State how many lines in the records contain the string "point", where letter case matters. Reply with the number alone.

Records for this exercise:
####################
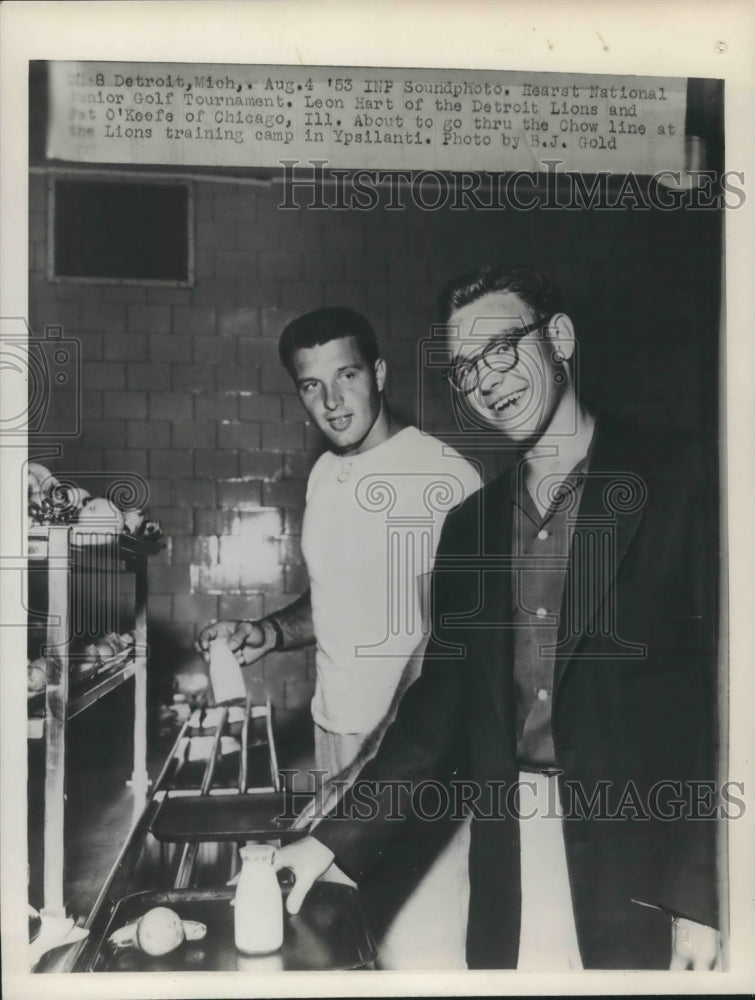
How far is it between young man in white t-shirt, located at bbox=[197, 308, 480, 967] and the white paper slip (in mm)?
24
####################
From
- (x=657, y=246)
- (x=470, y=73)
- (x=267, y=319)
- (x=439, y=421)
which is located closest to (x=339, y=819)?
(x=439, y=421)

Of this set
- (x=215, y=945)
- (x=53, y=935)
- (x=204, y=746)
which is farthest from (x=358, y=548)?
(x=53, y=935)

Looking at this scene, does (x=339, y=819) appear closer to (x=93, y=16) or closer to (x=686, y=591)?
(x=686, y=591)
####################
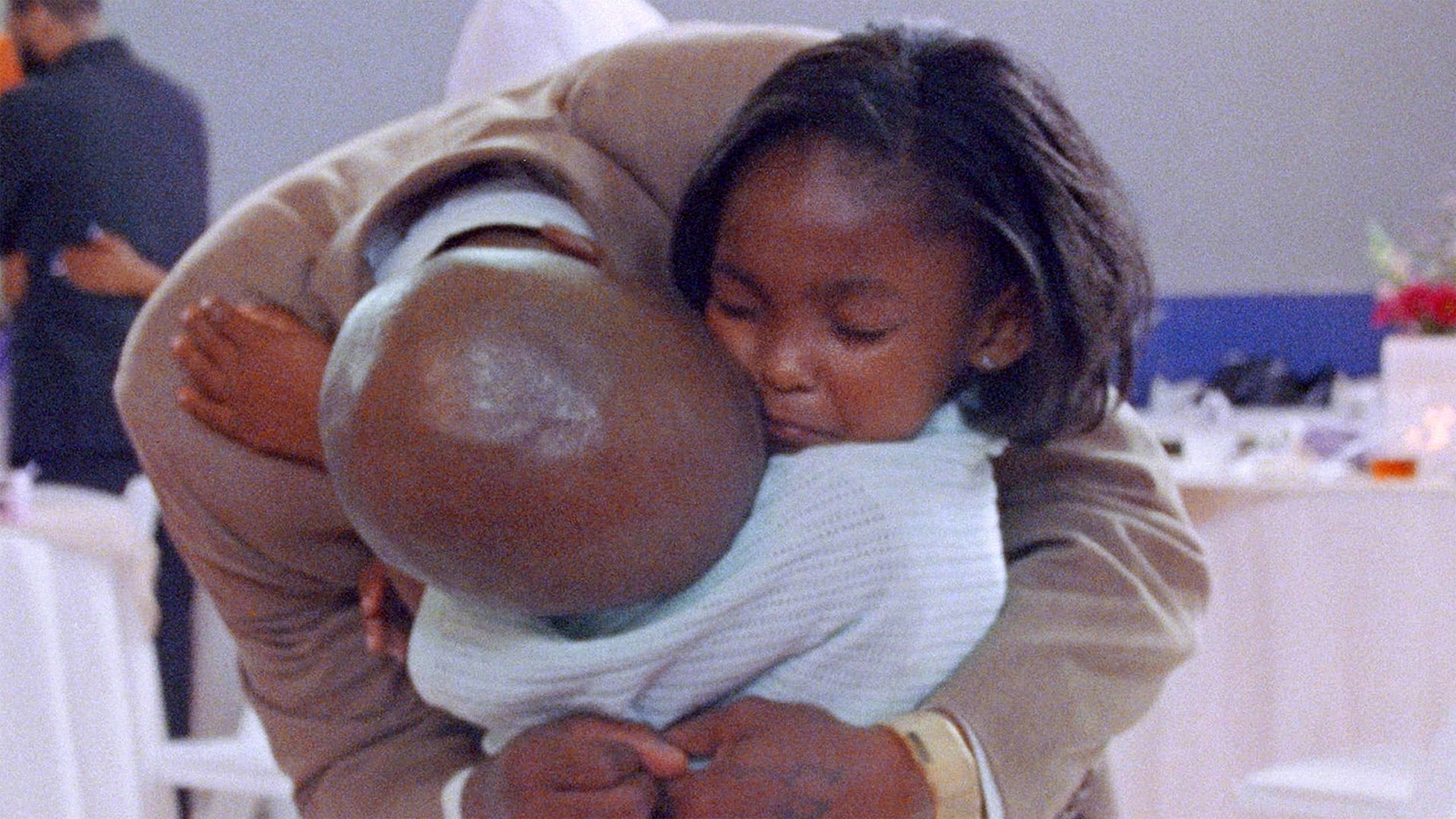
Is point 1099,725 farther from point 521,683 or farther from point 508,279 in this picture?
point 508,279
####################
Solution for this exercise: 2